* [EXERCISES]:
(a) According to the Alan B. Shepard High School text, what year did the school open?
(b) Extend the text about Alan B. Shepard High School from where it stops.

* [QUOTED PASSAGE]:
==============================
Location
- 13049 S. Ridgeland Avenue 6767 Palos Heights, Illinois 60463 United States
- Coordinates: 41°39′18″N 87°46′28″W﻿ / ﻿41.6551°N 87.7744°W

Information
- School type: public secondary
- Opened: 1976
- School district: Community HS 218
- Superintendent: Josh Barron
- Principal: Timothy Baker, Ed.D.
- Staff: 173
- Teaching staff: 121.60 (FTE)
- Grades: 9–12
- Gender: coed
- Enrollment: 1,960 (2023-2024)
- Average class size: 22.4
- Student to teacher ratio: 16.12
- Campus type: suburban
- Colors: Brown Orange
- Song: We're the Astros
- Fight song: Fight, Fight for Shepard High
- Athletics conference: South Suburban Conference
- Team name: Astros Lady Astros
- Publication: Spectrum
- Newspaper: Freedom 7
- Yearbook: Odyssey
- Alumni: http://shepardalumni.com/
- Website: http://shepard.chsd218.org/

= Alan B. Shepard High School =

Public school in Palos Heights, Illinois, US

Alan B. Shepard High School is a public secondary school located in Palos Heights, Illinois, a southwest suburb of Chicago. The school is part of Community High School District 218, along with Dwight D. Eisenhower High School and Harold L. Richards High School. Students who attend the school live in the communities of Palos Heights, Crestwood, Worth, Alsip, Robbins, and Calumet Park. The school is named in honor of Alan B. Shepard, the first American astronaut to travel into space and the fifth person to walk on the Moon.
==============================
* [DATA FOR REVIEW]:

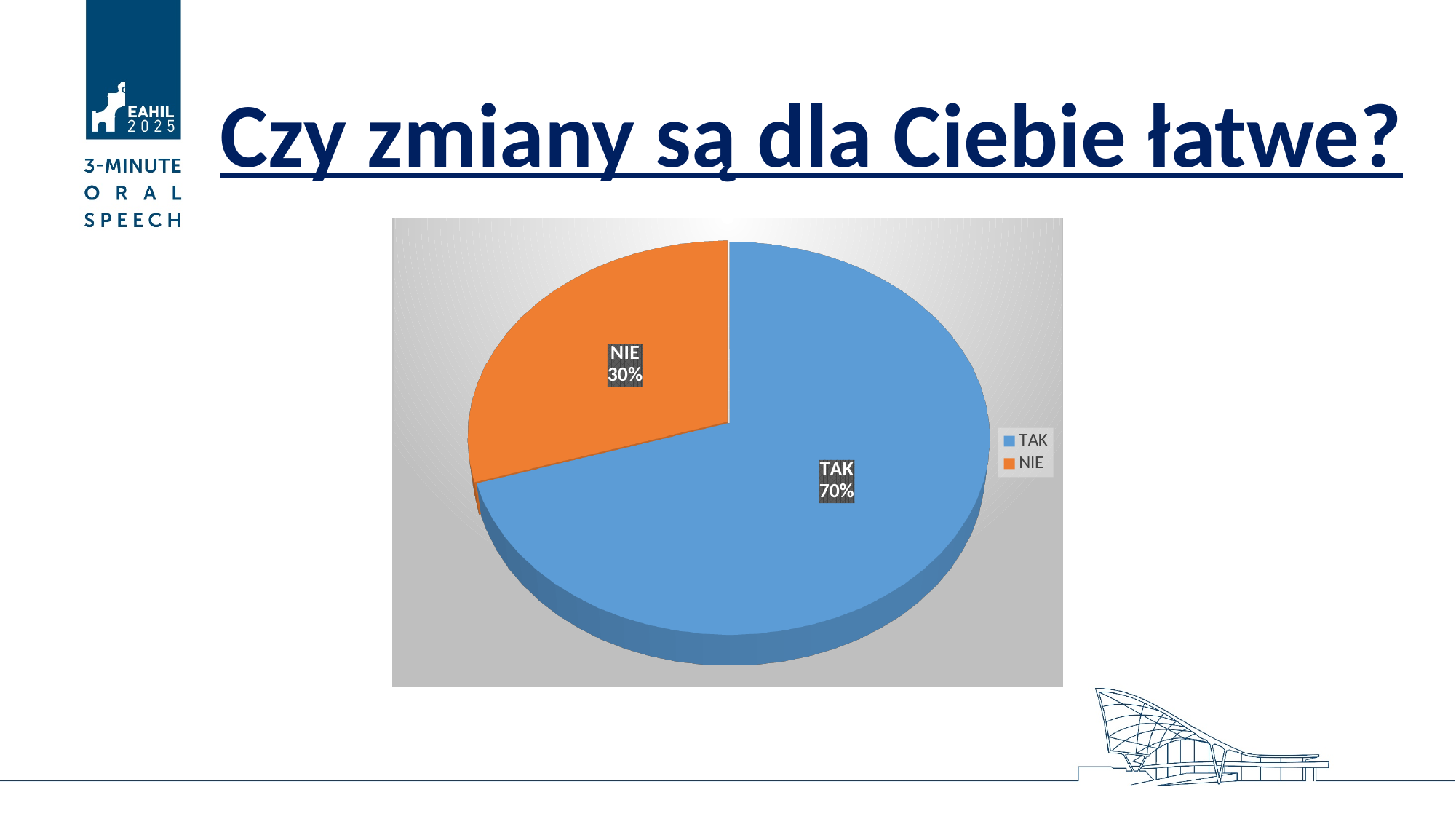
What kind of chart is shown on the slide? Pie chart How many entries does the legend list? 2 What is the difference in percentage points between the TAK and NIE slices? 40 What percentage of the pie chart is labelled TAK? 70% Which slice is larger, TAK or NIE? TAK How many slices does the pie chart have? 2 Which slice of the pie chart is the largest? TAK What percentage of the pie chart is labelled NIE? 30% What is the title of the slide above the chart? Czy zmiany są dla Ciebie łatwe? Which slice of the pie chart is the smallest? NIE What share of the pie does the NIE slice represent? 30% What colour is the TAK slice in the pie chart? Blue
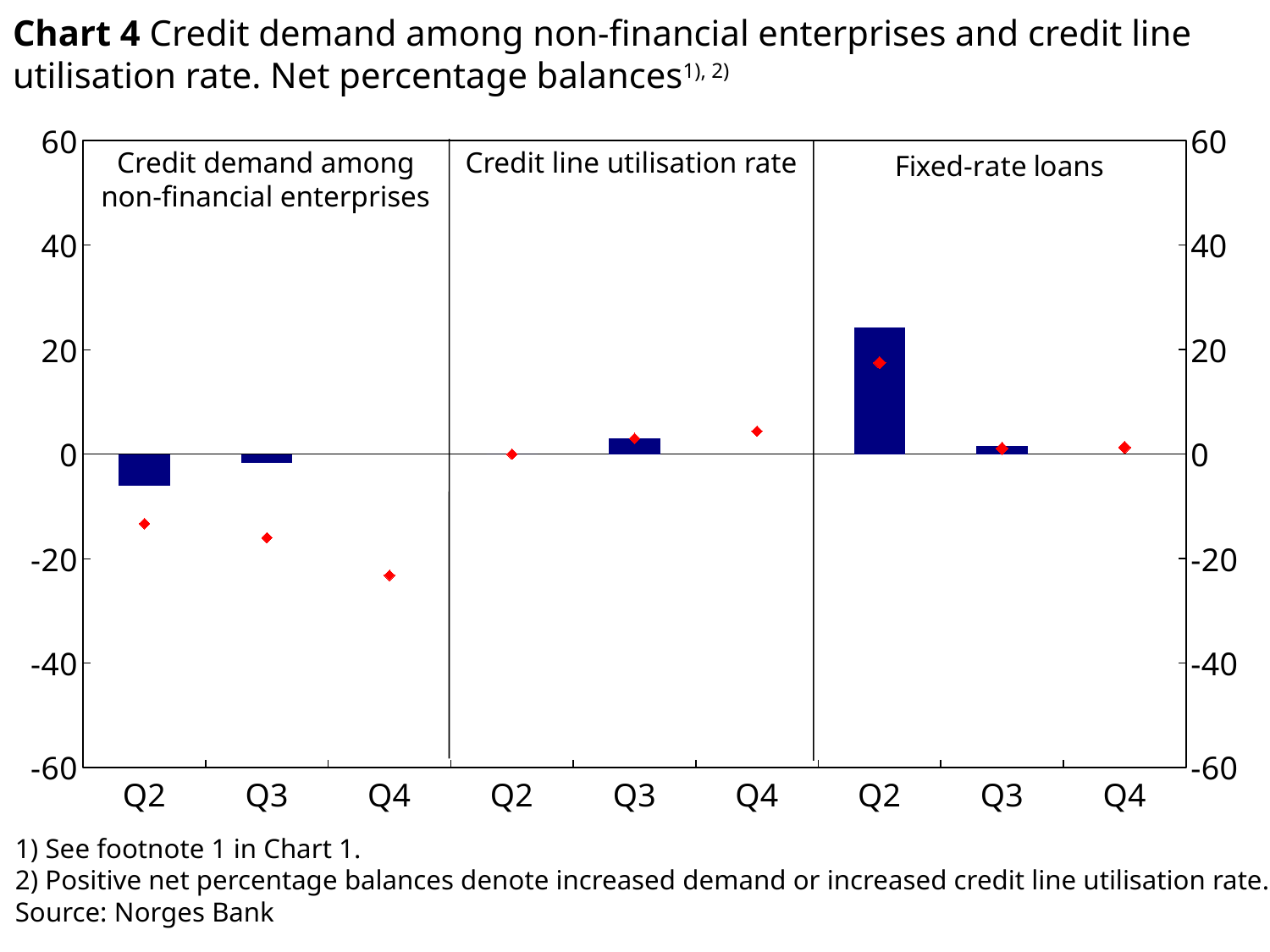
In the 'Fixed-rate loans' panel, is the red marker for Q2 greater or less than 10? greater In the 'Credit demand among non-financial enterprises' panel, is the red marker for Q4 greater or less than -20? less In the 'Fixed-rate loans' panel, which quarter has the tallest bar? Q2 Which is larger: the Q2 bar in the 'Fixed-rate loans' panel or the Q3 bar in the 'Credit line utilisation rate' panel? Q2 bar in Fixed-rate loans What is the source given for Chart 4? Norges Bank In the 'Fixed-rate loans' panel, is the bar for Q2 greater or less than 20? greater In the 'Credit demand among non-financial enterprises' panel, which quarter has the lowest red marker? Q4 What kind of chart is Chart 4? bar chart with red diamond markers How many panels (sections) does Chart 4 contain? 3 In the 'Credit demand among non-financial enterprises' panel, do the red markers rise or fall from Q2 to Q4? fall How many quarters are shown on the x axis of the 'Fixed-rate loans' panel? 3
==============================
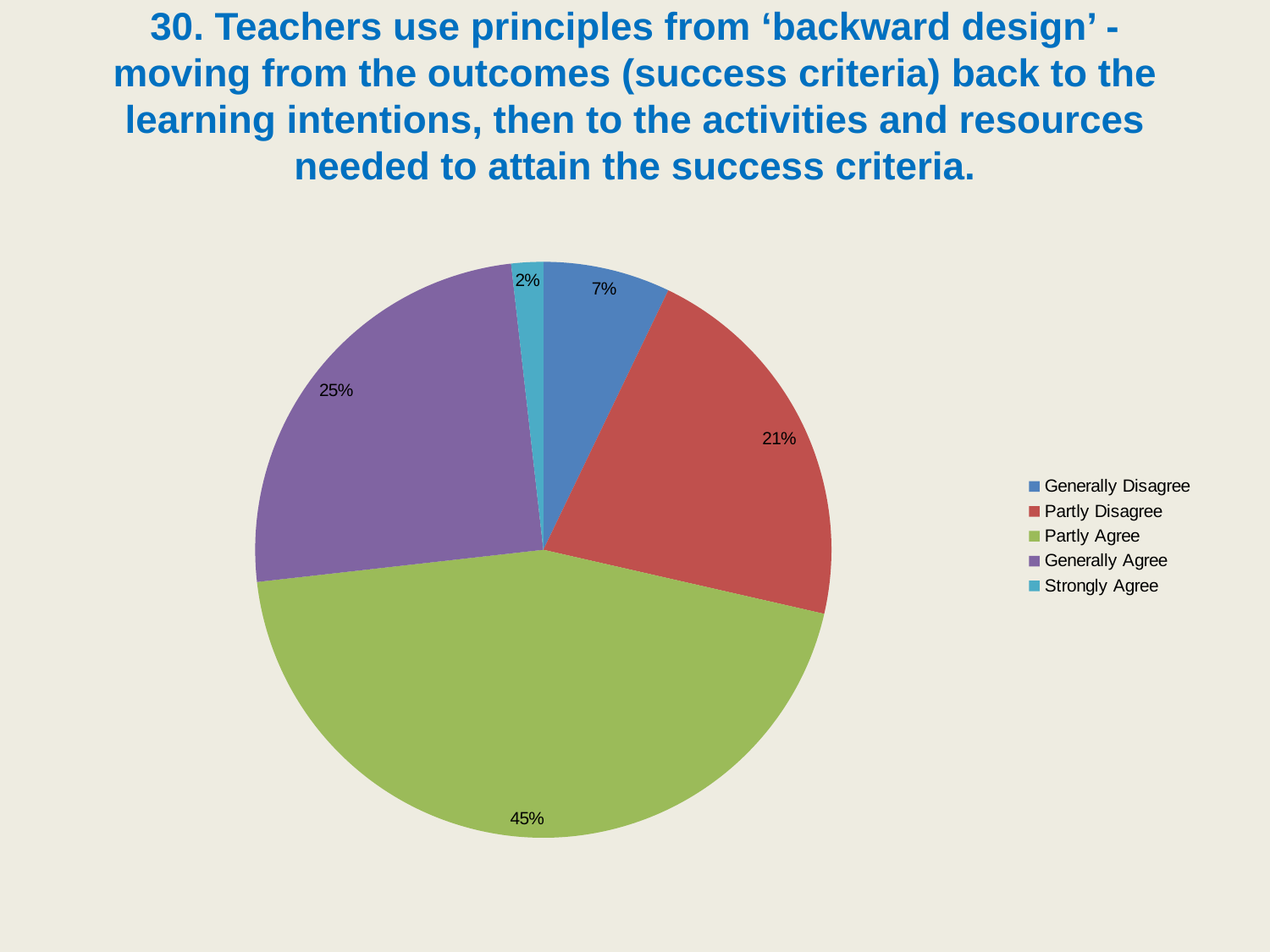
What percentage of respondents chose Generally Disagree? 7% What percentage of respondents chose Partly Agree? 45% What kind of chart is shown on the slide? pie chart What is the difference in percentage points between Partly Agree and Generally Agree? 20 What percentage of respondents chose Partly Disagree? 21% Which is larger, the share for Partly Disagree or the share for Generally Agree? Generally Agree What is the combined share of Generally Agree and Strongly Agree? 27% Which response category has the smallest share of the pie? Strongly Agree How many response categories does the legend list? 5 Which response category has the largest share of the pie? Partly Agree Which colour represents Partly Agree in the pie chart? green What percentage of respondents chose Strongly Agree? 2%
==============================
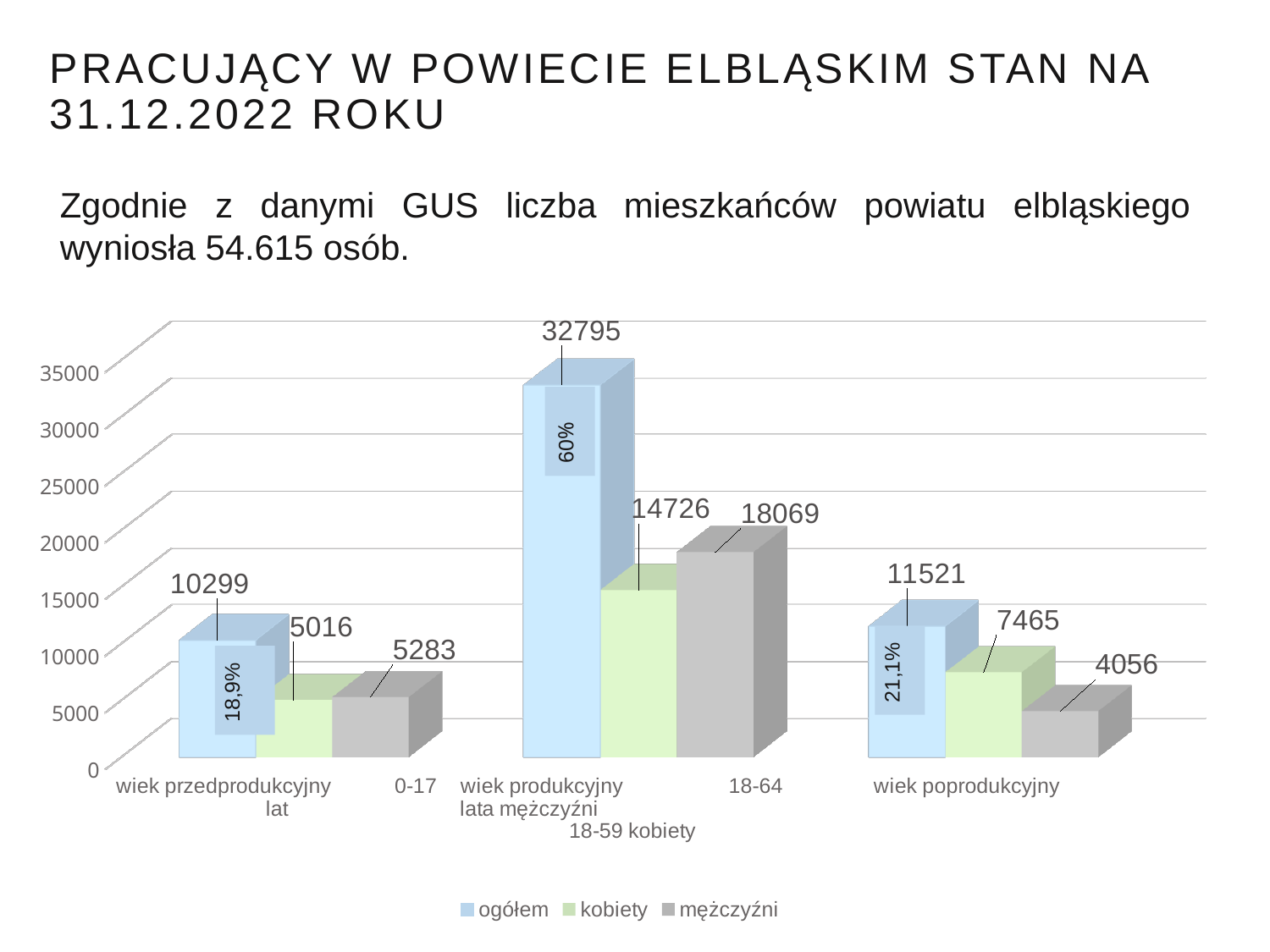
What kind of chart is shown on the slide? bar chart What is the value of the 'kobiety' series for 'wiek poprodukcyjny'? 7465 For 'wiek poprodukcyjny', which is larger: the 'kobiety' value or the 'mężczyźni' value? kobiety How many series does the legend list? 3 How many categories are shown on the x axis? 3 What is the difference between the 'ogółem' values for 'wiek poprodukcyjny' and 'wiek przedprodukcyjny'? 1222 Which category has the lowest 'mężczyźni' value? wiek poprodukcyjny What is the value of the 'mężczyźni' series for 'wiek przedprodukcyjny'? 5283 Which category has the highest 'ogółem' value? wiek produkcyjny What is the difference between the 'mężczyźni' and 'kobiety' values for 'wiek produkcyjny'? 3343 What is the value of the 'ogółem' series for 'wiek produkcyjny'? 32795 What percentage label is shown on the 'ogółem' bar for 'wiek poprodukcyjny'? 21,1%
==============================
* [SOLVED TASKS]:
(a) 1976

(b)
==History==
As early as 1966, District 218 began looking for a site for a third high school. The school and local residents argued between two sites located on either side of the intersection of 120th Street and Pulaski Avenue in Alsip. In 1972, the district asked voters in the district to approve a bond issue to raise money for a new school to be located in Palos Heights. Most recently Alan B. Shepard High School has ranked 54th in Illinois and 2,062nd nationally.

==Academics==
In 2008, Shepard had an average composite ACT score of 19.7, and graduated 86.4% of its senior class. The school has not made Adequate Yearly Progress (AYP) on the Prairie State Achievement Examination, which is the state assessment used to fulfill mandates of the federal No Child Left Behind Act. Overall, the school failed to meet minimum standards in reading and mathematics, in addition to having three of the school's four student subgroups fail to meet expectations in reading and mathematics.

==Student life==

===Activities===
The school offers over 30 extracurricular clubs ranging from student publications and academic competitions to service and special interest clubs. Clubs which are chapters or affiliates of nationally notable organizations include Future Educators of America, Key Club, Leo Club, and Quill and Scroll. The school also has an alumni organization serving graduates and faculty.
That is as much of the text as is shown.